Data items

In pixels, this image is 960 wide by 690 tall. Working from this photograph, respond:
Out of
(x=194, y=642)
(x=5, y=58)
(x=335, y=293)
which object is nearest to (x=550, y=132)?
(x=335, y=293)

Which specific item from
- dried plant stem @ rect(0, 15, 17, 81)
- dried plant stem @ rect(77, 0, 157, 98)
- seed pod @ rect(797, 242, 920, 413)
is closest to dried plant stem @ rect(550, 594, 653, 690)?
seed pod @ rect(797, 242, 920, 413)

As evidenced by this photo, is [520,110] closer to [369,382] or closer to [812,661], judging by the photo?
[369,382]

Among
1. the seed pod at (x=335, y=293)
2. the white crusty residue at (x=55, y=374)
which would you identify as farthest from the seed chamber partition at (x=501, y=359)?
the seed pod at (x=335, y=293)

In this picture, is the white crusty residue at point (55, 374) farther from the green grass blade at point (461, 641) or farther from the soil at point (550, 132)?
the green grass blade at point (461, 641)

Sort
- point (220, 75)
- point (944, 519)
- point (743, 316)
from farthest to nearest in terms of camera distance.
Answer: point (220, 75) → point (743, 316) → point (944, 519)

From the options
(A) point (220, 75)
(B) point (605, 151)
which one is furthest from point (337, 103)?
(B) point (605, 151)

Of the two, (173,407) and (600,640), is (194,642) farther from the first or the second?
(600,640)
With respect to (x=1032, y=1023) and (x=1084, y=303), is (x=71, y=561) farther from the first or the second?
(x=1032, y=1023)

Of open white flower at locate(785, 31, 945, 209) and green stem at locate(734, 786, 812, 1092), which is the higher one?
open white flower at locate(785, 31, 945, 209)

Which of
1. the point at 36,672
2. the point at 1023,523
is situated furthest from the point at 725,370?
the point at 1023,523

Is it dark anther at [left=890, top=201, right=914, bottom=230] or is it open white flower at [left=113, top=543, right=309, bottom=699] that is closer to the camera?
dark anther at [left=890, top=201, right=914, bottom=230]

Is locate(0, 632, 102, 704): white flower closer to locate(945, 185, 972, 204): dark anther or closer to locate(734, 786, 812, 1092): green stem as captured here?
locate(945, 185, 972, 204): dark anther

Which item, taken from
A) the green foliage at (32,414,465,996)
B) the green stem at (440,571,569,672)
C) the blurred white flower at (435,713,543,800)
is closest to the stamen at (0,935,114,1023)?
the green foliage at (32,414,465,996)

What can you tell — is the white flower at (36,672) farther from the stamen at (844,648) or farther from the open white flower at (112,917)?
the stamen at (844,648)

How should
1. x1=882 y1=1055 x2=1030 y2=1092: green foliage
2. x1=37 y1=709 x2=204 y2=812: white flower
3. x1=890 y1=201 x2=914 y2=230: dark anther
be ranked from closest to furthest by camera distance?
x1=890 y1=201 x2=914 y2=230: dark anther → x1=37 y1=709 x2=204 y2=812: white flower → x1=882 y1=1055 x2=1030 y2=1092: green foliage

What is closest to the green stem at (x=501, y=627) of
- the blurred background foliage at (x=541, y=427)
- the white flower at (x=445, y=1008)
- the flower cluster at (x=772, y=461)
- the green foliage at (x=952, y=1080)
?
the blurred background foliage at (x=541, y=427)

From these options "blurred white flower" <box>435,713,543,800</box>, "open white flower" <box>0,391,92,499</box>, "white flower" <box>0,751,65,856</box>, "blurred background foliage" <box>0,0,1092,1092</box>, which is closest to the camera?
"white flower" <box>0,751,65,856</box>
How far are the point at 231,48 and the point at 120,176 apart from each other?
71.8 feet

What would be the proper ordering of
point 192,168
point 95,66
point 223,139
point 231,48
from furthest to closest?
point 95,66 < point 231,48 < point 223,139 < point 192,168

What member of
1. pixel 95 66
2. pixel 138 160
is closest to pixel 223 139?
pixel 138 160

> _EXERCISE DIRECTIONS_
Write out each line of the data above again, exactly as given.

> _SOLVED PROBLEM_
In pixels, this image is 960 wide by 690 tall. Working from this photograph, respond:
Out of
(x=194, y=642)
(x=5, y=58)
(x=335, y=293)
which object is nearest to (x=550, y=132)?
(x=335, y=293)

Which specific item from
- dried plant stem @ rect(0, 15, 17, 81)
- dried plant stem @ rect(77, 0, 157, 98)
- seed pod @ rect(797, 242, 920, 413)
is closest to dried plant stem @ rect(550, 594, 653, 690)?
seed pod @ rect(797, 242, 920, 413)

As evidenced by this photo, is [520,110] closer to [369,382] or closer to [812,661], judging by the photo?
[369,382]

Among
1. the seed pod at (x=335, y=293)
2. the white crusty residue at (x=55, y=374)
which would you identify as farthest from the seed chamber partition at (x=501, y=359)?
the seed pod at (x=335, y=293)

In this picture, is the white crusty residue at point (55, 374) farther from the green grass blade at point (461, 641) or farther from the soil at point (550, 132)?
the green grass blade at point (461, 641)

Sort
- point (220, 75)
- point (944, 519)
- point (743, 316)
from farthest to nearest in terms of camera distance.
Answer: point (220, 75) → point (743, 316) → point (944, 519)

From the options
(A) point (220, 75)
(B) point (605, 151)
which one is furthest from point (337, 103)?
(B) point (605, 151)

Of the two, (173,407) and (600,640), is (194,642) farther from the first or the second?
(600,640)
With respect to (x=1032, y=1023) and (x=1084, y=303), is (x=71, y=561) farther from the first or the second?
(x=1032, y=1023)

Of open white flower at locate(785, 31, 945, 209) and green stem at locate(734, 786, 812, 1092), which is the higher one?
open white flower at locate(785, 31, 945, 209)

Which of
1. the point at 36,672
2. the point at 1023,523
is situated furthest from the point at 725,370?
the point at 1023,523

Is it dark anther at [left=890, top=201, right=914, bottom=230] or is it open white flower at [left=113, top=543, right=309, bottom=699] that is closer to the camera?
dark anther at [left=890, top=201, right=914, bottom=230]

Is locate(0, 632, 102, 704): white flower closer to locate(945, 185, 972, 204): dark anther or closer to locate(734, 786, 812, 1092): green stem as captured here?
locate(945, 185, 972, 204): dark anther

Which item, taken from
A) the green foliage at (32,414,465,996)
B) the green stem at (440,571,569,672)
C) the blurred white flower at (435,713,543,800)
is closest to the stamen at (0,935,114,1023)?
the green foliage at (32,414,465,996)

What can you tell — is the white flower at (36,672) farther from the stamen at (844,648) or farther from the open white flower at (112,917)?
the stamen at (844,648)

How should
1. x1=882 y1=1055 x2=1030 y2=1092: green foliage
2. x1=37 y1=709 x2=204 y2=812: white flower
3. x1=890 y1=201 x2=914 y2=230: dark anther
be ranked from closest to furthest by camera distance?
x1=890 y1=201 x2=914 y2=230: dark anther → x1=37 y1=709 x2=204 y2=812: white flower → x1=882 y1=1055 x2=1030 y2=1092: green foliage

What is closest to the green stem at (x=501, y=627) of
- the blurred background foliage at (x=541, y=427)
- the white flower at (x=445, y=1008)
- the flower cluster at (x=772, y=461)
- the green foliage at (x=952, y=1080)
?
the blurred background foliage at (x=541, y=427)

From these options "blurred white flower" <box>435,713,543,800</box>, "open white flower" <box>0,391,92,499</box>, "white flower" <box>0,751,65,856</box>, "blurred background foliage" <box>0,0,1092,1092</box>, which is closest to the camera?
"white flower" <box>0,751,65,856</box>
How far are the point at 231,48 and the point at 120,176 apart from each other?
71.8 feet

What would be the proper ordering of
point 192,168
point 95,66
point 223,139
point 231,48
from furthest to closest?
point 95,66 < point 231,48 < point 223,139 < point 192,168

What member of
1. pixel 95 66
2. pixel 138 160
is closest to pixel 223 139?
pixel 138 160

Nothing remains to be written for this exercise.